# Which film do you use?



## Vautrin (Apr 7, 2010)

So over the past few months I've gotten into film.  I bought a holga, then a mamiya, and in total I've shot maybe 20 rolls of 120...

I've been using Rollei Retro and Kodak Ektar / Ektachrome because that's what they sold in the local shop.

But looking online there's all sorts of different films -- fujifilm, Ado, rollei, agfa, kodak

What films do you shoot and why?

WIll the Kodak B+W look much different to Rollei and will that look different to the Fuji B+W?

Or should I just buy film based on ISO I need?

Also, I've noticed some "special films" -- sensitized, or panchromatic, or digibase.  

Are they worth it?  Will I really get that much better of a shot with digibase?

I ask because I'm about to place another order, and I could spend hundreds just to try each different film...

## Extracted material:
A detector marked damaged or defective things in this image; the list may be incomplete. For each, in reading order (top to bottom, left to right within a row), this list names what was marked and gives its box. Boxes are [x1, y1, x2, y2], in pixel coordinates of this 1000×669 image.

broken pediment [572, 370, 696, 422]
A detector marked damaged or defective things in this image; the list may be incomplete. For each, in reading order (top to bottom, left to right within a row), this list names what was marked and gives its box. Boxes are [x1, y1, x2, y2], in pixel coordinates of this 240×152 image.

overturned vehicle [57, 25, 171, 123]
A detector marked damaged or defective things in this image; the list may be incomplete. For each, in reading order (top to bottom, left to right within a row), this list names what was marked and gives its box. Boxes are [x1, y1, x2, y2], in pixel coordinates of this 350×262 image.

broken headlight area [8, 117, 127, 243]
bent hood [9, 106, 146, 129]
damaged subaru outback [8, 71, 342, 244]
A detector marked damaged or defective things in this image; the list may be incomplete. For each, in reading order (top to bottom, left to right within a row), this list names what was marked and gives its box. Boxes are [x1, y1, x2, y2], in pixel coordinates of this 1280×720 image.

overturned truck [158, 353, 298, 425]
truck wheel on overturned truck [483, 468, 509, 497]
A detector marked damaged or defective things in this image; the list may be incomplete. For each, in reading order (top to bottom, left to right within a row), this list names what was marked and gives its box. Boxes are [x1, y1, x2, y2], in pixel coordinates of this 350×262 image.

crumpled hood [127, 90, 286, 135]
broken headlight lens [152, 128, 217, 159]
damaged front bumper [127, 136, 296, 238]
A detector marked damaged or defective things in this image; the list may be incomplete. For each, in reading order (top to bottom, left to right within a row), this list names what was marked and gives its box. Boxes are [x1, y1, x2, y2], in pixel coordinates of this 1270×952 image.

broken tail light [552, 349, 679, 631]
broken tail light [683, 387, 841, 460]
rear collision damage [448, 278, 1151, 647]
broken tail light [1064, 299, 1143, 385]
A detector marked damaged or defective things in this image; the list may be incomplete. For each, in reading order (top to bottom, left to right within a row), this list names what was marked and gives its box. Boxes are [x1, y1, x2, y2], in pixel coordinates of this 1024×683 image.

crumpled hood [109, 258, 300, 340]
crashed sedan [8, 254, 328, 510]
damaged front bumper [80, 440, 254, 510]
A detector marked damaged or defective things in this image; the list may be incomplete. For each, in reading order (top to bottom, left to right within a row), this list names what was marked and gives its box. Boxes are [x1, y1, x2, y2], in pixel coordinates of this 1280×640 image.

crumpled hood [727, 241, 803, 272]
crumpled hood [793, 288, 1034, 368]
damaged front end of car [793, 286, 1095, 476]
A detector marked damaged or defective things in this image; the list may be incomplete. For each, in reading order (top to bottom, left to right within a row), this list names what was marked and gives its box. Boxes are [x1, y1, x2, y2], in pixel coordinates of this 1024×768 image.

## Exercise:
Reproduce the film thread above word for word, everything from "What films do" down to "shot with digibase?".

## Expected answer:
What films do you shoot and why?

WIll the Kodak B+W look much different to Rollei and will that look different to the Fuji B+W?

Or should I just buy film based on ISO I need?

Also, I've noticed some "special films" -- sensitized, or panchromatic, or digibase.  

Are they worth it?  Will I really get that much better of a shot with digibase?